As a starting point, let me clarify that the term “capitalism” here refers to the actual economic form that has evolved over the past several centuries. It does not refer to a theoretical ideal of a “free market.” Capitalism as a historical ordering of economic life has not taken shape in a “state-free” zone. In many places (including the US), industrial capitalism was promoted if not created by the state. Whatever the theoretical virtues of a state-free free market, it is not the economy we have or have ever had. One may reserve the word “capitalism” for the ideal free market; that is anyone’s semantic prerogative. But I don’t.

This definition puts us in a particular stance toward capitalism from the outset. If “capitalism” means an ideal of economic freedom, one might give it unqualified support. One might even say that the American economy might be far better off if it conformed to the capitalist ideal. Theoretical models can be pure, historical societies and economies are not. Since we’re talking about a historical form, we have to discriminate between goods and lesser goods and evils, pluses and minuses and things in between.

My essay alludes to Daniel Bell’s The Cultural Contradictions Of Capitalism: 20th Anniversary Edition . Bell wasn’t quite the prophet he aimed to be. He didn’t anticipate the revival of capitalism’s fortunes that happened with Reagan and Thatcher (though he did predict the collapse of the USSR), and he certainly didn’t anticipate that capitalism could thrive in the hands of Bobos. But he identified some real tensions in capitalist democracies – structural tensions between the aims of economic life and the aims of politics and culture, and tensions between the virtues needed for capitalism to succeed and the desires that its success tends to arouse. He worried that capitalism is so good at responding to and meeting consumer desires that its slick efficiency inhibits the development of settled public moral standards.

As Bell argued, the capitalist system has had a corrosive effect on families and traditional societies. Sometimes the structures that it destroys need to be destroyed, and the benefits are worth the costs. But when, for example, the notion of consumer choice infiltrates families and sexuality (which it has), then big social problems follow. Sometimes the corrosions arise because the wealth capitalism generates enable people to pursue morally questionable fantasies. Sometimes the corrosions have happened because the state broke up traditional patterns of life in the name of “modernization” or “industrialization.” Capitalism’s infatuation with novelty spills over beyond the economy. (That image is a problem, since the economy is never bounded off from the rest of life in the first place.) Whatever the cause, my goal was to point out that promoting capitalism might inhibit other goals of the religious right.

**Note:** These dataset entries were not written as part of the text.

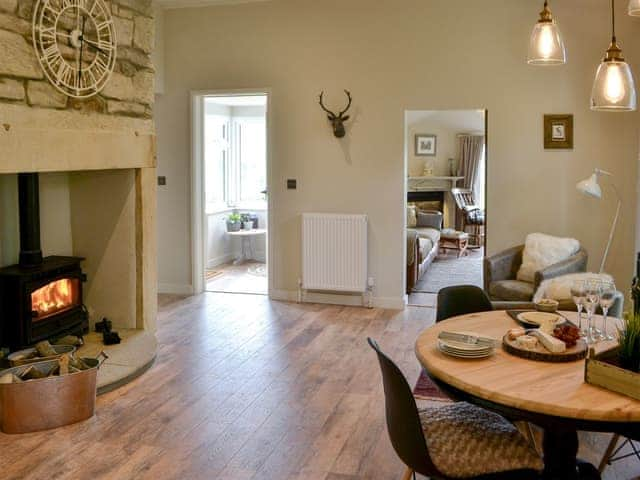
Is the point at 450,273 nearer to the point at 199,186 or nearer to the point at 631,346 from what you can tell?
the point at 199,186

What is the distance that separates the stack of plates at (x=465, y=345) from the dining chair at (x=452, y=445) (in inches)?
10.8

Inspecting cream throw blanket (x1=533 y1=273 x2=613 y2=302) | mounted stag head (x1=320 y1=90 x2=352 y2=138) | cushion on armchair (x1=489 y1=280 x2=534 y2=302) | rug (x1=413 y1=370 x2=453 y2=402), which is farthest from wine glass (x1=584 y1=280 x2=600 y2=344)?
mounted stag head (x1=320 y1=90 x2=352 y2=138)

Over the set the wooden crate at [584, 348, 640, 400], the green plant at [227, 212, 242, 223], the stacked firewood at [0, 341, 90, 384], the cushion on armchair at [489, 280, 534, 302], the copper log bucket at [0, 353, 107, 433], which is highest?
the green plant at [227, 212, 242, 223]

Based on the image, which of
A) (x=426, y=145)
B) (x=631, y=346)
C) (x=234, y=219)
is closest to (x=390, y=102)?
(x=234, y=219)

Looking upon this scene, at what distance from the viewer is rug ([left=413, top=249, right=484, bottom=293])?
7.71 meters

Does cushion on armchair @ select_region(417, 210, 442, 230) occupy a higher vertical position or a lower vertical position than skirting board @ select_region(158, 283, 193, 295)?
higher

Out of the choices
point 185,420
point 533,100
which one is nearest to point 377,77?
point 533,100

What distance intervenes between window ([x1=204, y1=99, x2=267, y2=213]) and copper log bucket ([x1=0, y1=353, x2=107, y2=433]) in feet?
17.9

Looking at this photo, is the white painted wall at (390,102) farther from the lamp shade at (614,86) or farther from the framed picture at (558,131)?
the lamp shade at (614,86)

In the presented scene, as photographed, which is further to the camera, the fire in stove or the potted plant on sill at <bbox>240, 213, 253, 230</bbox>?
the potted plant on sill at <bbox>240, 213, 253, 230</bbox>

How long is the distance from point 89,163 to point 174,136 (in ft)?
9.71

In my essay, I made some noises concerning the “preferential option for the poor.” As a matter of biblical theology, this needs to be worked out carefully. Torah instructs judges to be indifferent to social class, but then the prophets constantly inveigh against Israel for abusing the poor and marginal. In my judgment, the best way to synthesize those two emphases is this: The rich and well-connected always have ways of getting fair (or better than fair) treatment in the legal system. But the poor and poorly connected get fair treatment only when the legal system is truly just. So the test is always whether the poor have a fighting chance to get justice. The wonderful Mamet film The Winslow Boy provides a dramatic illustration of the principle: A boy takes on the British Navy over a false accusation about something he did at military academy, and the boy wins!

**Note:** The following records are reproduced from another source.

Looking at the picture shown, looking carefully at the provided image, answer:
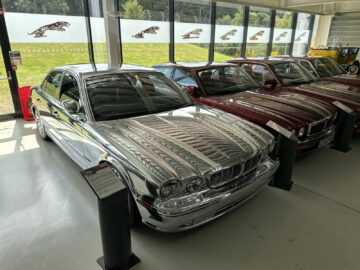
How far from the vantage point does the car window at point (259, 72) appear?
458cm

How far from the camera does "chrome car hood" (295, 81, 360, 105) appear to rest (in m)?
4.10

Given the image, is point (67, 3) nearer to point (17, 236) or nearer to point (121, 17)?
point (121, 17)

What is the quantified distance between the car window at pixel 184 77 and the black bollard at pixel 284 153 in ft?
4.67

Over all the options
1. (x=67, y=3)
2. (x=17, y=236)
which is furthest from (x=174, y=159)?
(x=67, y=3)

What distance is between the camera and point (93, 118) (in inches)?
91.9

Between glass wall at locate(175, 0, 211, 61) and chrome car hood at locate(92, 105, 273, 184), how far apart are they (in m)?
5.09

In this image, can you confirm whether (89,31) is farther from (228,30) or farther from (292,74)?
(228,30)

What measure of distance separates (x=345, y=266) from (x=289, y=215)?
591mm

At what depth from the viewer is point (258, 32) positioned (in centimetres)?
931

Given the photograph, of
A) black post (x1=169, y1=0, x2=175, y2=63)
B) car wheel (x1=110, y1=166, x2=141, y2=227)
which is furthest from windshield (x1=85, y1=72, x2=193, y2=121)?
black post (x1=169, y1=0, x2=175, y2=63)

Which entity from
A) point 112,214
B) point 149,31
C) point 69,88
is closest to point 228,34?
point 149,31

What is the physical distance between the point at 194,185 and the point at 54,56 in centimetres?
505

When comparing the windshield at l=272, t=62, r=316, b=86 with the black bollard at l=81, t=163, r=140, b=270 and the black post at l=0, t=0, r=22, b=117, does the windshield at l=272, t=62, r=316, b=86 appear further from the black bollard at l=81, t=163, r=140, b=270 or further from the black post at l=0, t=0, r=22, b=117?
the black post at l=0, t=0, r=22, b=117

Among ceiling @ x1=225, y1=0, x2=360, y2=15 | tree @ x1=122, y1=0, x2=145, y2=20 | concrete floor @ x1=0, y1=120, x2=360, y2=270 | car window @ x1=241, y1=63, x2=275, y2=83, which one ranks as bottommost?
concrete floor @ x1=0, y1=120, x2=360, y2=270
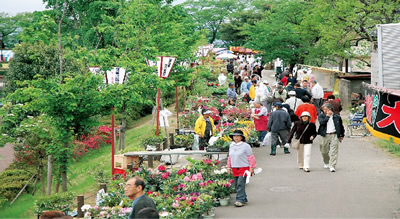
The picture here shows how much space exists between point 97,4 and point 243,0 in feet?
191

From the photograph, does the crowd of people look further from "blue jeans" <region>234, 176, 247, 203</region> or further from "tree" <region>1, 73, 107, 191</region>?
"tree" <region>1, 73, 107, 191</region>

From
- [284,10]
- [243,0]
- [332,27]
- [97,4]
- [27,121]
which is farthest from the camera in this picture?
[243,0]

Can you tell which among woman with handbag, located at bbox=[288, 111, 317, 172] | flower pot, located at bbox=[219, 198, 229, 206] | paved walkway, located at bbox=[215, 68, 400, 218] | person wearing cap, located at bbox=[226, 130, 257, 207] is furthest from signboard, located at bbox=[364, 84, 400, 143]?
flower pot, located at bbox=[219, 198, 229, 206]

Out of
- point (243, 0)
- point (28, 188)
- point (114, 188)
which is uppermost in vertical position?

The point is broader than the legal system, though. The test of whether our economy is healthy is not primarily a growing GDP or growing profits for the Forbes 100. The prophets devote far more attention to whether the least have their material needs taken care of. In many societies (ancient empires, the Soviet Russia, Maoist China), the top classes got wealthier and wealthier while the poor starved by millions or suffered in slavery. Those are not, obviously, just societies.

The question is: What social and economic order best promotes the good of the poor? It’s clear that the massive American welfare system is not the way to take care of the needs of the poor; quite the opposite. Any statist system is dangerous, if not outright evil. Some of the basic features of capitalist economies are crucial to forming a just economy: Free markets and protection of property rights are good for the poor (as Henando de Soto has emphasized). Elijah, Isaiah, and Amos stood up for the property rights of small landowners against the machinations of the wealthy. Further, Scripture provides various models for how the church can address poverty – gleaning laws and even the Old Testament slavery laws offer much food for thought. The economic system that best secures and protects families is also the best economic system for the poor; family breakdown is often a cause of poverty, and even where it is not a cause, it regularly accompanies poverty.

Of course, there’s no either-or choice. In a just society, there are opportunities for expanding wealth and also opportunities for the poor to rise from poverty as well structures for the relief of poverty. Both are social goods, but the test of whether the society is just is the latter not the former.